The story itself is fascinating and I think that it is generally told well, but I have some complaints about the technical aspects of Barry's writing - in this book, anyway. Ridiculously long sentences with more than a few commas are rampant, and he also has an issue with repeating things - not just as a way to drive them home (which he does, and far too often in my opinion), but he also repeats words, sometimes several times on the same page. To be quite frank, these issues left me wondering whether this book was ever edited at all.
As a general history book, overlooking the grammatical issues contained in it and focusing on the interesting story it tells, I would probably rate Roger Williams & the Creation of the American Soul 4/5 stars. But as a book about Roger Williams, and taking into consideration what the author was apparently trying to accomplish, I can only rate it 3/5 stars.
“…he believed that forced worship ‘stinks in God’s nostrils.’ At worst, it would lead to a foul corruption not of the state, which was already corrupt, but of the church, as it befouled itself with the state’s errors.”
“’For an Englishman’s house is as his castle…[and each man’s home his safest refuge].'"
“One cannot know what precisely he took from such experiences.

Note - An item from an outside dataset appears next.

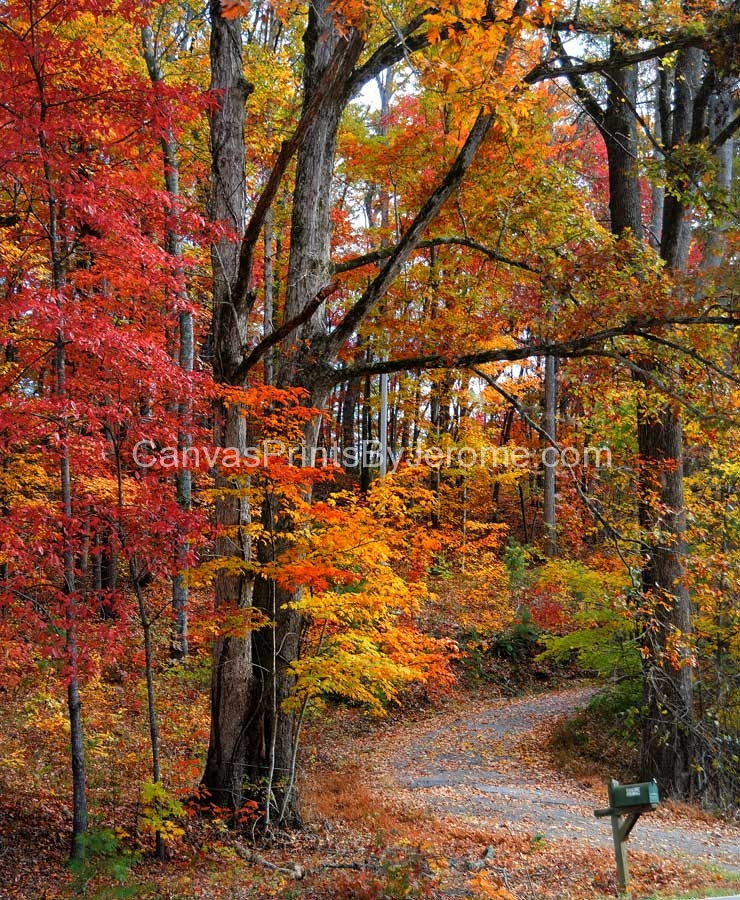 Fall Color Canvas Prints By Jerome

One cannot know the heart and mind or Williams or any other person. But one can stand where he stood, see what he saw, know much of what he heard and read, and thus come to some understanding of his perspective.”
“Machiavelli was then a frequent subject of discussion and was often attacked for his immorality. Bacon admired him for ‘openly and unfeignedly…describe[ing] what men do, and not what they ought to do.’…In an essay he advised ‘the hiding and veiling of a man’s self…If you would work any man, you must know either his nature and fashions, and so lead him; or his ends, and so persuade him; or his weaknesses and disadvantages, and so awe him; or those that have interest in him, and so govern him.’”
“One critic wrote that James would rather spend 100,000 pounds on embassies to keep or procure Peace with Dishonour, than 10,000 pounds on an army that would have forced Peace with Honour.’”
“He saw society as truly holding its wealth in common, hence as being a commonwealth; it had
economic inequality in it, it had inequality of rank, but there was no inequality in value.”
“’A vocation or calling, is a certain kinde of life, ordained and imposed on man by God, for the common good…[A] king is to spend his tyme in the governing of his subjects, and that is his calling; and a subject is to live in obedience to the Magistrate, and that is his calling…The author of every calling is God himselfe; and therefore Paul saith; As God hath called every man, let him walke…The final cause or ende of every calling…[is] For the common good. In mans body there be sundrie parts and members, and every one hath his severall use and office, which it performeth not for it selfe, but for the good of the whole bodie; as the office of the eye, is to see, of the eare to heare, and the foote to goe. Now all societies of men, are bodies…the common-wealth also.’”
“…he compared different parts of the body, each fitting together, to different roles people played in society, explaining that ‘every man might have need of other.’ He considered such dependence a good thing, since ‘from hence they might all be knit more nearly together in the Bonds of brotherly affection.’”
“…feelings, not reason, drove men…”
“Those who labor as Williams did, when they also have intellect and education, often develop both great confidence in themselves and some disdain for those who do no physical labor. Years later Williams would show such disdain, writing, ‘I know what it is to Study, to Preach, to be an Elder, to be applauded, and yet what it is to tug at the Oar, to dig with the Spade, and Plow, to labour and travel day and night amongst English, amongst Barbarians.’”
“As he looked out upon the cove, knowing the ocean lay beyond, as he turned and looked inland, he must have believed he had what Winslow had promised: the Country free before me. (P) He was free, fully free, free in the wilderness, free to make of it what he would.”
“For a man such as he to omit all mention of God underscored his absolute conviction that to assume that God embraced any state other than ancient Israel profaned God and signified human arrogance in the extreme.”